Go to Control Panel>Java, and then to the Advanced tab. Expand “Security”. Are either of the following two options selected?
“Check publisher certificate for revocation”
“Enable online certificate validation”

If they are, deselect them.

chi · February 13, 2013, 6:36pm

Thank you for the quick reply.

Deselecting those setting worked, but i am pretty sure that our IT department will not like this solution. Is this something that might be fixed in future Java / Ignition versions?

greg.simpson · February 13, 2013, 6:53pm

What version of Ignition are you currently using? This may be due to the certificate being expired in an older version of Ignition. Upgrading may correct the inability to validate the certificate.

chi · February 13, 2013, 6:57pm

The Ignition version is already the latest 7.5.5

greg.simpson · February 13, 2013, 6:58pm

Is the computer that your launching the client/designer on connected to the internet?

chi · February 13, 2013, 7:03pm

Yes, it is. This is my private dev system, so there should be nothing preventing certificate evaluation. I just tried to disable the firewall but that made no difference.
The gateway runs in a VM on the same machine.

greg.simpson · February 13, 2013, 7:11pm

I will put a ticket in the system to have the development team take a look at this. I found some information regarding this error message, but it has to do with a potential bug in Java. The work around that I described to you is also found on the Oracle website. We do have some related forum threads in our forums.

chi · February 13, 2013, 7:36pm

You are right, this is open bug in Java. I should have looked there first. (http://bugs.sun.com/bugdatabase/view_bug.do?bug_id=7174966).

Seems that Java 7 is not able to evaluate certificates issued by Comodo.

greg.simpson · February 13, 2013, 7:47pm

Correct

Carl.Gould · February 14, 2013, 7:07pm

Good excuse for us to get a new cert anyhow.

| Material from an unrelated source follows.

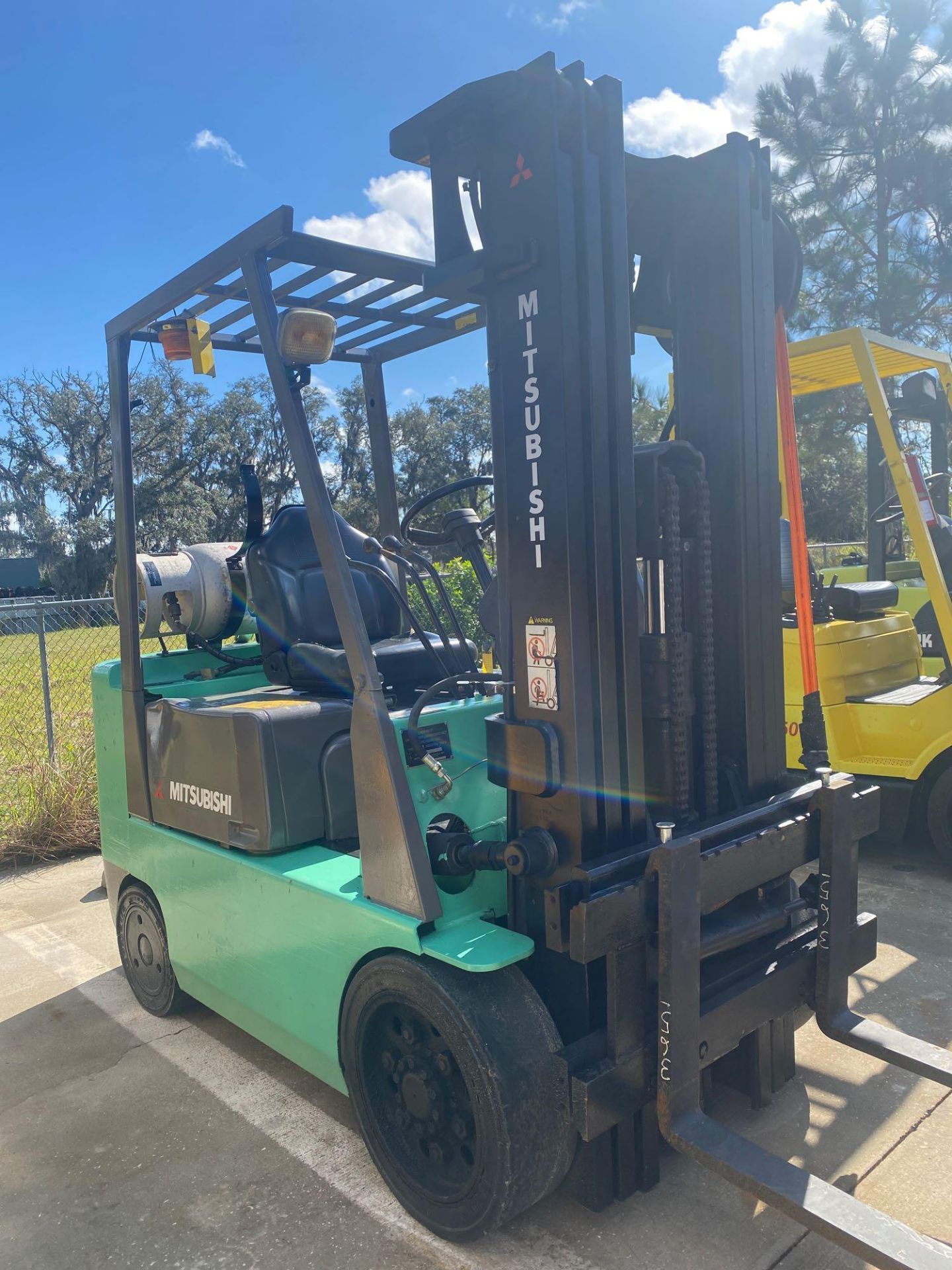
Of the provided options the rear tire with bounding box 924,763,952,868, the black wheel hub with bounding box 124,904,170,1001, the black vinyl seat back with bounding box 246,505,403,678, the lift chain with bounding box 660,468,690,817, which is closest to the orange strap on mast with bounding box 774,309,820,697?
the lift chain with bounding box 660,468,690,817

We’ll have a cert from Symantec in 7.5.6. That’s the best we can do.

jhortig · May 26, 2013, 4:13pm

I installed the latest version of Ignition (Ignition-7.6.0-windows-x64-installer) and the latest version of java (Version 7 Update 21) yesterday and still have this problem.

The workarounds above did not fix it ether.

Thanks.

Carl.Gould · May 28, 2013, 4:23pm

Really!? Our current cert is valid until 2016…

What are the cert details you see under the Java control panel > Security > Certificates?

jhortig · May 29, 2013, 1:39am

What certificate type should I look at?
There is Trusted Certificates, Secure Site, Signer CA, Secure Site CA and Client Authentication.
And a User and System tab.

Carl.Gould · May 29, 2013, 4:14pm

Trusted / User

jhortig · May 29, 2013, 4:53pm

There is nothing in there, completely empty.

My computers OS is Ubuntu Linux, I’m running Ignition on a Windows 7 virtual machine (vmware).
Don’t know if this could have anything to do with the problem.

Thanks.

jhortig · June 1, 2013, 9:06pm

How can I get the necessary certificates?

Thanks.

Carl.Gould · June 3, 2013, 11:41pm

You do not need any certificates. The certificates are contained within the application. I suspect that something is strange with your java installation, as we are unable to reproduce this issue. You might try updating to the latest version of Java 7?